I make these colorful and fun Antipasto Skewers all the time ~ everybody gets their own personal antipasto selection right on a stick!
I’ve made these Antipasto Skewers for a couple of different parties this year and I thought you might like to do them yourselves sometime. They were big hits, and we ended up making them at home with the leftover ingredients for many nights afterwards. They work well for gatherings because they can fill in for either the appetizers or a salad course, and they’re portable! No more messy salad bowl on the buffet table. If you do the job right the colors really pop and the flavors can be quite adventurous. I like to thread on little hot chili peppers here and there so you never know when you’re going to get a zippy bite — I’m a little mischievous when it comes to my skewers ;)

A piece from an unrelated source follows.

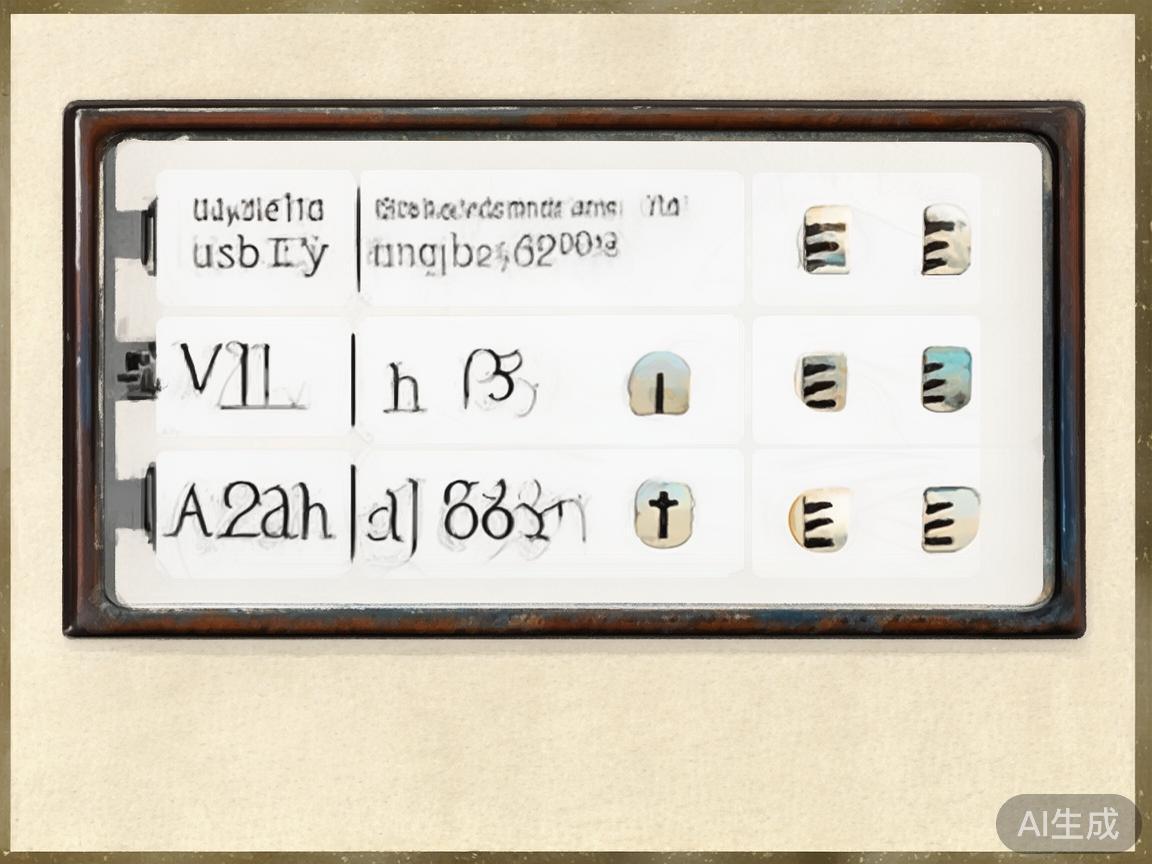 深入解析BB电子账号后半部分内容及其功能作用 某些情况下,账号后缀还可能反映账户的状态或权限等级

The hardest part about assembling these easy skewers is opening up all the little jars and containers! I make them an hour or two before I need to serve them, cover the tray with a damp towel and put it in the fridge to keep everything fresh. The sky is literally the limit for what you can skewer up. I like to stick with classic antipasto type stuff, like cured meats, olives, cheeses, artichoke hearts, mushrooms, pickled things, and peppers. That way everything tastes good together. I added some basil leaves for a pop of fresh green. You can make all the skewers the same, but I think that’s kind of boring, so I layered mine willy nilly, and no two are alike. It’s fun to pick your skewer and see what you get!
You’ll find lots of these ingredients at the regular grocery store. Check out the olive bar if your store has one, they often have interesting bite sized antipasto type things. Specialty stores like international markets, gourmet stores, delicatessens, and wine and cheese shops, often have unusual items. Trader Joe’s is a good source, too.

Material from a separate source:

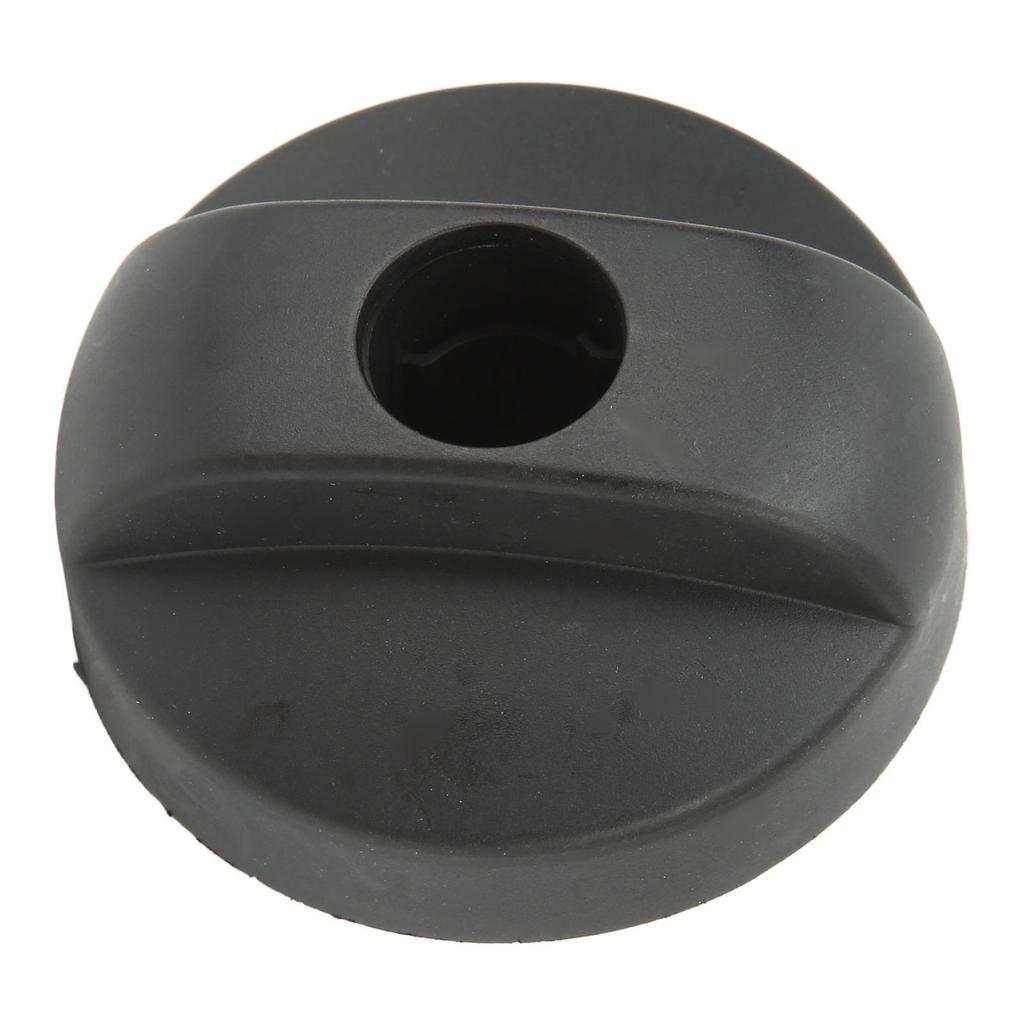 Víčko palivové nádrže 1508G0 Kryt plnicího hrdla paliva Náhrada pro Peugeot 208 2008 307 207 807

Be sure to get pitted olives, of course. Choose one cheese that you can cut in chunks, and then grab some marinated mozzarella balls. Then go up and down the aisles keeping your eyes peeled for interesting stuff. Look for color and texture variation. I got a can of jumbo black olives, some marinated tomatoes, little stuffed peppers, pepperoncini, lots of fresh basil and cherry tomatoes, and an assortment of Italian meats like salami and prosciutto. I even found some little balsamic pickled onions, tiny marinated mushrooms, and a container of roasted garlic cloves. The mild sweetness of the cheeses and meats offsets the tanginess of the pickled stuff — and there’s an occasional spicy bite in there too — so the whole thing is an adventure to eat.
- fresh mozzarella balls, marinated
- cheddar or smoked Gouda cheese, cut in small cubes
- fresh basil leaves
- pitted olives
- pickled onions
- sliced dill pickles or gherkins
- cherry tomatoes
- canned or marinated artichoke hearts
- assorted Italian cured meats like salami, pepperoni, and prosciutto
- anything else you can find!
- wooden or metal skewers, I used 8 inch wooden skewers
- pomegranate molasses or balsamic glaze, optional
- Open all your containers and set up a work assembly line. Have a hand towel nearby as your hands will get a little bit oily.
- Drain cans that need to be drained, and spoon out some of the ingredients so you have easy access.
- Be sure to leave enough room at the bottom of each skewer so that people can pick them up easily. I like to start with something dry like a cherry tomato for ease of handling.
- You can make all the skewers alike, or thread them randomly. Fold the basil leaves in half, and then in half again if they are large. If they are small they can go on as is.
- Fold sliced round meats like salami the same way as the basil. For prosciutto cut it and then roll or fold until it becomes a neat little package.
- If anything is too large, cut it so that it is roughly the same size as everything else. I cut artichokes in half or even in quarters. I sliced larger marinated peppers in half. Just use your judgement, and don't worry if some things hang out a little, that's part of the charm of these skewers!
- Lay the finished skewers out on a tray or a baking sheet, and cover with a damp cloth. Refrigerate.
- It's best to use within an hour or two. If possible, transfer the skewers to a clean serving tray right before serving. If you like, you can drizzle the skewers with the pomegranate molasses or balsamic glaze at the last minute.
- If you’re feeding a crowd, make these up to a couple of hours ahead, but no more. You want everything to be fresh. Cover with a damp towel and put in the refrigerator. The basil will definitely wilt if you make these too far in advance, so leave it off if in doubt.
- Use thin, cocktail type skewers, mine were 8″ bamboo, like these. Grilling skewers will be too thick.
- Keep an eye toward color variation, so your skewers aren’t drab. Yellow or orange cherry tomatoes, bright red stuffed peppers, the white mozzarella, and the basil really help bring the skewers alive visually.
- These aren’t meant to be finger food, your guests will need a plate, and a fork.
This is one of those posts that is more of an inspiration than a formal recipe. Keep everything bite sized, and use what you like.
It’s making me hungry just looking at the pictures, how about you?